::: Zeilenauszüge
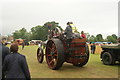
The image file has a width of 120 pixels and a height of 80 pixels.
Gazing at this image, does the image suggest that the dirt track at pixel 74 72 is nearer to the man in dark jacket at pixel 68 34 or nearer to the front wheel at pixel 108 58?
the front wheel at pixel 108 58

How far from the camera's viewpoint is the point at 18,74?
332 centimetres

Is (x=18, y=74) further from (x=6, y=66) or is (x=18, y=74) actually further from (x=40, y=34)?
(x=40, y=34)

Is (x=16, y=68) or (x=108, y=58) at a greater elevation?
(x=16, y=68)

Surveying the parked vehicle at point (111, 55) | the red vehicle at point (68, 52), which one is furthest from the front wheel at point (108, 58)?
the red vehicle at point (68, 52)

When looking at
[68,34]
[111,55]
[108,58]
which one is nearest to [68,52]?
[68,34]

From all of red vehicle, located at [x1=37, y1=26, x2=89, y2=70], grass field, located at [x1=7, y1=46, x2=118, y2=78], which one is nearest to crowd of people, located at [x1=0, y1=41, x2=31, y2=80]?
grass field, located at [x1=7, y1=46, x2=118, y2=78]

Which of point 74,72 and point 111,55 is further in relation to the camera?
point 111,55

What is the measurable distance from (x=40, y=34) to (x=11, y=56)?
85291 millimetres

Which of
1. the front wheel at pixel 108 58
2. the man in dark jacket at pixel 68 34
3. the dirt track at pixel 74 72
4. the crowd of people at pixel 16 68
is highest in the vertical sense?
the man in dark jacket at pixel 68 34

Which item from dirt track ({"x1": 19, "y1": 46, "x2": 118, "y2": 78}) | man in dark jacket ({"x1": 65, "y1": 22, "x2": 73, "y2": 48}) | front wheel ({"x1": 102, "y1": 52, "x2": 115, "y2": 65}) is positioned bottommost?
dirt track ({"x1": 19, "y1": 46, "x2": 118, "y2": 78})

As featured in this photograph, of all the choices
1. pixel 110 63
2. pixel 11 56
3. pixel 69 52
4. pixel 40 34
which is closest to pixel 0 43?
pixel 11 56

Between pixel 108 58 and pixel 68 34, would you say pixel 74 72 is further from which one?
pixel 108 58

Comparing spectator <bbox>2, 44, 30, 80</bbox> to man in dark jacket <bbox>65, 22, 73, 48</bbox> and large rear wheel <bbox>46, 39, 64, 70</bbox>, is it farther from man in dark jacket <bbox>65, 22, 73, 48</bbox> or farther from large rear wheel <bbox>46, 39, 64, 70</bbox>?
man in dark jacket <bbox>65, 22, 73, 48</bbox>

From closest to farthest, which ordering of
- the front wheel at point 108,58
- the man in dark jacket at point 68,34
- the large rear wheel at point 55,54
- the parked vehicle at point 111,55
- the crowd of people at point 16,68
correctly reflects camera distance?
the crowd of people at point 16,68 → the large rear wheel at point 55,54 → the man in dark jacket at point 68,34 → the parked vehicle at point 111,55 → the front wheel at point 108,58
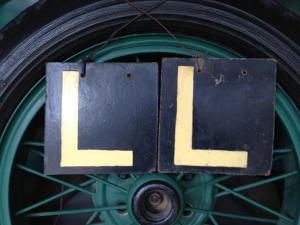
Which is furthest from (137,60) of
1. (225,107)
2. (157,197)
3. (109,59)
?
(157,197)

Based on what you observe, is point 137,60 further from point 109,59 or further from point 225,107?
point 225,107

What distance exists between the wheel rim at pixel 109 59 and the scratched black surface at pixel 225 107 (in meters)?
0.06

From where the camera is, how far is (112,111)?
1.00 metres

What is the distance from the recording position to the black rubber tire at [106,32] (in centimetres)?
100

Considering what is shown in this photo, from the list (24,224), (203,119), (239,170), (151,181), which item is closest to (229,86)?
(203,119)

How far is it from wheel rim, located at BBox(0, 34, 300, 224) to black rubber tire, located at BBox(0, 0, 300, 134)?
2cm

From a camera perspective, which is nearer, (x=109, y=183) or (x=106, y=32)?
(x=106, y=32)

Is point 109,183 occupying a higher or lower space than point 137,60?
lower

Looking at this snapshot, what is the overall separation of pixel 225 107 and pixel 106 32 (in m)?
0.33

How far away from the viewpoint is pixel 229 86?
0.98 metres

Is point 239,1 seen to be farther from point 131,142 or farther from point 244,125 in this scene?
point 131,142

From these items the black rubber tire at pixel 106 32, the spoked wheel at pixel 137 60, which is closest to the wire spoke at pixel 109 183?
the spoked wheel at pixel 137 60

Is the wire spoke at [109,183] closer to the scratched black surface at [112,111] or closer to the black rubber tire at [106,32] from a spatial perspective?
the scratched black surface at [112,111]

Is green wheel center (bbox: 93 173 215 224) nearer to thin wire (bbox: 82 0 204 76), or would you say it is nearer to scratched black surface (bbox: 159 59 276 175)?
scratched black surface (bbox: 159 59 276 175)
::::::
◆ **Deine Aufgabe**:
Tausche in den Zeilen vom Anfang bis einschließlich der Zeile mit „332 centimetres“ den Ausdruck „dirt track“ gegen „gravel path“ aus und lass sonst alles unverändert. Gib nur diese Zeilen wieder, ohne die Bilder.

◆ **Richtiges Ergebnis**:
The image file has a width of 120 pixels and a height of 80 pixels.
Gazing at this image, does the image suggest that the gravel path at pixel 74 72 is nearer to the man in dark jacket at pixel 68 34 or nearer to the front wheel at pixel 108 58?
the front wheel at pixel 108 58

How far from the camera's viewpoint is the point at 18,74?
332 centimetres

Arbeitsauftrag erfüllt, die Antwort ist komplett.